#### Excerpt
★ ★ ★ ★ ★ ★ ★
Erica Best, a volunteer with the group and Fullerton resident, said she is in favor of the law because she worries about her son.
“It’s our job as adults of conscience to take care of the kids in our community. They are far too valuable to experience preventable death or harm,” she said during Tuesday’s public comment. “Of all places, a child should feel safe in their own home.”
At the beginning of Tuesday’s meeting, Foley and Chaffee also presented a resolution recognizing June 2024 as National Gun Violence Awareness.
Is it Constitutional?
The proposed law sparked a debate on whether such an ordinance violates the Second Amendment right to bear arms, with at least two supervisors questioning how the county would enforce such a law.
Leon Page, attorney for the county, said at the meeting that he doesn’t believe the ordinance conflicts with state or federal law.
“We don’t believe on its face that it would violate the constitutional right to bear arms,” he said.
Block said that the proposal does violate the constitution and that residents or gun rights groups like the NRA will most likely challenge the law if approved.
★ ★ ★ ★ ★ ★ ★
[A block of data]
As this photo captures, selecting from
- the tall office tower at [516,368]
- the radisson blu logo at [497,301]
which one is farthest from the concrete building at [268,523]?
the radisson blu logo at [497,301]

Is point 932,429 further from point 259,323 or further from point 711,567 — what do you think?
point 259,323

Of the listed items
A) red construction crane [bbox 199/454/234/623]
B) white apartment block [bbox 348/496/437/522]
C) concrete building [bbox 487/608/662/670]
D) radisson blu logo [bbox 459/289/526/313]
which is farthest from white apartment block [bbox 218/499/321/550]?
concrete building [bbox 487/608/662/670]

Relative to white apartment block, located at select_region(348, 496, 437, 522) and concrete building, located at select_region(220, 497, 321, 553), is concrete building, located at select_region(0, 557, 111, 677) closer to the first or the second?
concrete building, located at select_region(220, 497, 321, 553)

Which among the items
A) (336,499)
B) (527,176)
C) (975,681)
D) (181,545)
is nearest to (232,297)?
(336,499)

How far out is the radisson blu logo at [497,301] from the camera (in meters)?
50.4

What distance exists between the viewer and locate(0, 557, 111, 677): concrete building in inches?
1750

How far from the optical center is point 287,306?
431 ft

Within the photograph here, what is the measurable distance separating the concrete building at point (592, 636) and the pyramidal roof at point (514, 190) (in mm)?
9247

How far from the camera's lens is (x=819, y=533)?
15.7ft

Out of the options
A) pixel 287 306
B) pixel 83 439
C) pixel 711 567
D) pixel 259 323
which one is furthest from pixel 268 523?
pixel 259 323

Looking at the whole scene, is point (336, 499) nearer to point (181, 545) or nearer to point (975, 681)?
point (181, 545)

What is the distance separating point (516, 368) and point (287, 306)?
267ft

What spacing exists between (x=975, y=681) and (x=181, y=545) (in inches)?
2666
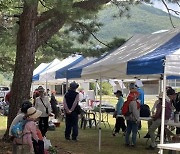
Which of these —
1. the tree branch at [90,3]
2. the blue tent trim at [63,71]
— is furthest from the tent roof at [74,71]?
the tree branch at [90,3]

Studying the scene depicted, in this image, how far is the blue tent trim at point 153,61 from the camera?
292 inches

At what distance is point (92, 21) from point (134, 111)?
3740 mm

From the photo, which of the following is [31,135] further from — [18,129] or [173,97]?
[173,97]

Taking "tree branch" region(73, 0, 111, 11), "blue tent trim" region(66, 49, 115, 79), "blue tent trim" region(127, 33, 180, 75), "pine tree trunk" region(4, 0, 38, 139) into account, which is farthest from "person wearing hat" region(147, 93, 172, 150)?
"pine tree trunk" region(4, 0, 38, 139)

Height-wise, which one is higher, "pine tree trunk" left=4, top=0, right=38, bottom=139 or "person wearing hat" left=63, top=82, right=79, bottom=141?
"pine tree trunk" left=4, top=0, right=38, bottom=139

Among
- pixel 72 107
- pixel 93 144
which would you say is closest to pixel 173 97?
pixel 93 144

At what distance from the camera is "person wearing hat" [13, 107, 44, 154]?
698cm

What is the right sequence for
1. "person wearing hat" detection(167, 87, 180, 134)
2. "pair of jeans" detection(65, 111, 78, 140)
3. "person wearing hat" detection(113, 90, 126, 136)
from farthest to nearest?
"person wearing hat" detection(113, 90, 126, 136), "pair of jeans" detection(65, 111, 78, 140), "person wearing hat" detection(167, 87, 180, 134)

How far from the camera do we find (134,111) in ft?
32.7

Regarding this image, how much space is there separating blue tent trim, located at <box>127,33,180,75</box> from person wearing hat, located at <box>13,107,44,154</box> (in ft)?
6.64

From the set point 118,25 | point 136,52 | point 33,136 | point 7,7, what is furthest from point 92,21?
point 118,25

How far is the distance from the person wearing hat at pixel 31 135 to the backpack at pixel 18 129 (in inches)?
2.9

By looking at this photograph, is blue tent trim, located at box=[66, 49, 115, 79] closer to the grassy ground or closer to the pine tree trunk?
the pine tree trunk

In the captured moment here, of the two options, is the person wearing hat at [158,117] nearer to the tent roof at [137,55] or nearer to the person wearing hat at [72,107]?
the tent roof at [137,55]
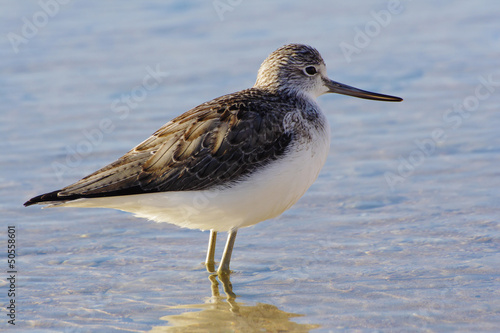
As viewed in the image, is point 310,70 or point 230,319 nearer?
point 230,319

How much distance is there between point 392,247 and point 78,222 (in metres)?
4.05

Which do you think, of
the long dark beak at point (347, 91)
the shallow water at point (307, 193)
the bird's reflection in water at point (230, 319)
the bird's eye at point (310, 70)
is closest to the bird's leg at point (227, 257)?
the shallow water at point (307, 193)

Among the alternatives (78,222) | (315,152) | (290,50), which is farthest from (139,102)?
(315,152)

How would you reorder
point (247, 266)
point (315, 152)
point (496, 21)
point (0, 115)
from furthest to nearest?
point (496, 21), point (0, 115), point (247, 266), point (315, 152)

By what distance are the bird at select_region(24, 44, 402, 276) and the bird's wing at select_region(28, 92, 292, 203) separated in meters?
0.01

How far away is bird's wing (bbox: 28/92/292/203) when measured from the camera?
28.3 ft

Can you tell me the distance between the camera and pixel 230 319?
8.25 metres

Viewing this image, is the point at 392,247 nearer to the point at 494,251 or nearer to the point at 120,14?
the point at 494,251

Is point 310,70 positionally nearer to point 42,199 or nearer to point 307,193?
point 307,193

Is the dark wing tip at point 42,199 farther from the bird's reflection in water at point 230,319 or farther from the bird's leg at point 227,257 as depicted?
the bird's leg at point 227,257

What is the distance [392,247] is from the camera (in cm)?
959

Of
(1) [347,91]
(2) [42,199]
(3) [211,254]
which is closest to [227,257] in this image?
(3) [211,254]

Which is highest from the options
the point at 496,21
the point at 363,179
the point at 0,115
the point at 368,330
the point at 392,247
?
the point at 496,21

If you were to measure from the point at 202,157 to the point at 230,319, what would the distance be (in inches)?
68.0
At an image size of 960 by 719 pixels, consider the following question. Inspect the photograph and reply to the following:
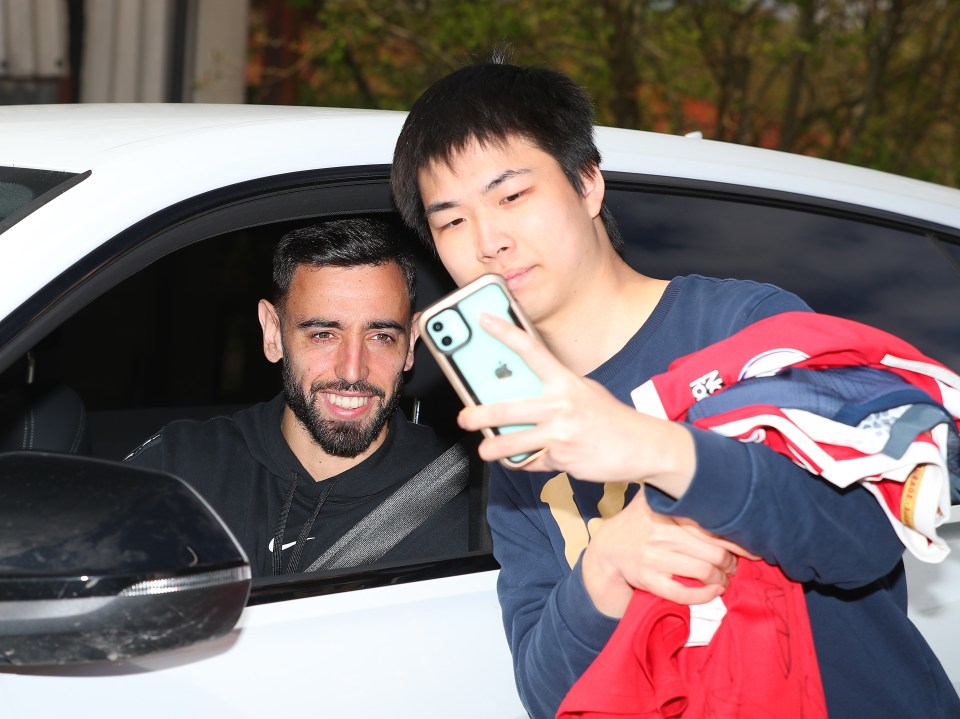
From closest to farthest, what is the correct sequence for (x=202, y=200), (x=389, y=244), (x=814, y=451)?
(x=814, y=451)
(x=202, y=200)
(x=389, y=244)

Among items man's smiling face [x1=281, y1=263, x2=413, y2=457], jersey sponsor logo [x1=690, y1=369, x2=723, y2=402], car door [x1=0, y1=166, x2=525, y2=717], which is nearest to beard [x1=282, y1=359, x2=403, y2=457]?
man's smiling face [x1=281, y1=263, x2=413, y2=457]

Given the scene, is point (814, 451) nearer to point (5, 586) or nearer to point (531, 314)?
point (531, 314)

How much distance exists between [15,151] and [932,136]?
7.20 metres

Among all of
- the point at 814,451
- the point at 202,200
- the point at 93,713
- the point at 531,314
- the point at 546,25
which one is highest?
the point at 546,25

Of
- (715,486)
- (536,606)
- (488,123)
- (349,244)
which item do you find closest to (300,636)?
(536,606)

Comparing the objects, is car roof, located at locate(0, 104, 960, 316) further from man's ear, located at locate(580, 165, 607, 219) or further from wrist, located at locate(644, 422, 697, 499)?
wrist, located at locate(644, 422, 697, 499)

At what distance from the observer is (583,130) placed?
67.1 inches

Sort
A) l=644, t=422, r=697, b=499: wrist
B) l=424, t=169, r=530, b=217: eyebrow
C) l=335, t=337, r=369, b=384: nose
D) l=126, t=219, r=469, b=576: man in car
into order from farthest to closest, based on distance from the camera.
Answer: l=335, t=337, r=369, b=384: nose
l=126, t=219, r=469, b=576: man in car
l=424, t=169, r=530, b=217: eyebrow
l=644, t=422, r=697, b=499: wrist

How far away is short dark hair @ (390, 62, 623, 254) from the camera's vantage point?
1610 mm

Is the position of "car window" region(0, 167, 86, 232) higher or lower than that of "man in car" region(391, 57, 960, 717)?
higher

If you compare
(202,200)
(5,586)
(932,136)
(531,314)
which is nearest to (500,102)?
(531,314)

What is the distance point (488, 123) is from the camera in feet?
5.32

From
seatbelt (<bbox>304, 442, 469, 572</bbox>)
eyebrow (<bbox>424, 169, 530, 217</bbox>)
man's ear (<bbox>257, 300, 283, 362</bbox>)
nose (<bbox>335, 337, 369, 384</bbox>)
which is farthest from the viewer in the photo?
man's ear (<bbox>257, 300, 283, 362</bbox>)

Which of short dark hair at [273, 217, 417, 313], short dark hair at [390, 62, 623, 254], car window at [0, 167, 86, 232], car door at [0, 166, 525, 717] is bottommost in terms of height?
car door at [0, 166, 525, 717]
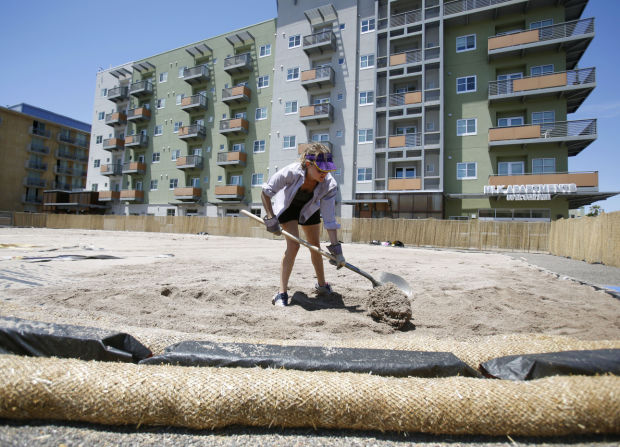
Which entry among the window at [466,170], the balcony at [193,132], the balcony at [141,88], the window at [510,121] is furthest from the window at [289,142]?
the balcony at [141,88]

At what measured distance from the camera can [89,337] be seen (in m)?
1.54

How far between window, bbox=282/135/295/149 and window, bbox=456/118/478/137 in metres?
13.6

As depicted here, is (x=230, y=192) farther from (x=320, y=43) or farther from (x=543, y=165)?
(x=543, y=165)

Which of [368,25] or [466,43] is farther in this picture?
[368,25]

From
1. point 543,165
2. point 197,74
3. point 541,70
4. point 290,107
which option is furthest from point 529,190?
point 197,74

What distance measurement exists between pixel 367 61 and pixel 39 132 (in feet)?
174

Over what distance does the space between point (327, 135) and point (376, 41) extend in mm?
★ ★ ★ ★ ★ ★ ★
#### Tasks to perform
[1] Quote the passage on the county gun law word for word, from "At the beginning" down to "Is it Constitutional?".
[2] Pull out every line of the records that contains the word "white".
The text and the records have nothing to do with each other.

#### Complete answers
[1]
At the beginning of Tuesday’s meeting, Foley and Chaffee also presented a resolution recognizing June 2024 as National Gun Violence Awareness.
Is it Constitutional?

[2]
B) white apartment block [bbox 348/496/437/522]
which is farthest from white apartment block [bbox 218/499/321/550]?
Relative to white apartment block, located at select_region(348, 496, 437, 522) and concrete building, located at select_region(220, 497, 321, 553), is concrete building, located at select_region(0, 557, 111, 677) closer to the first or the second?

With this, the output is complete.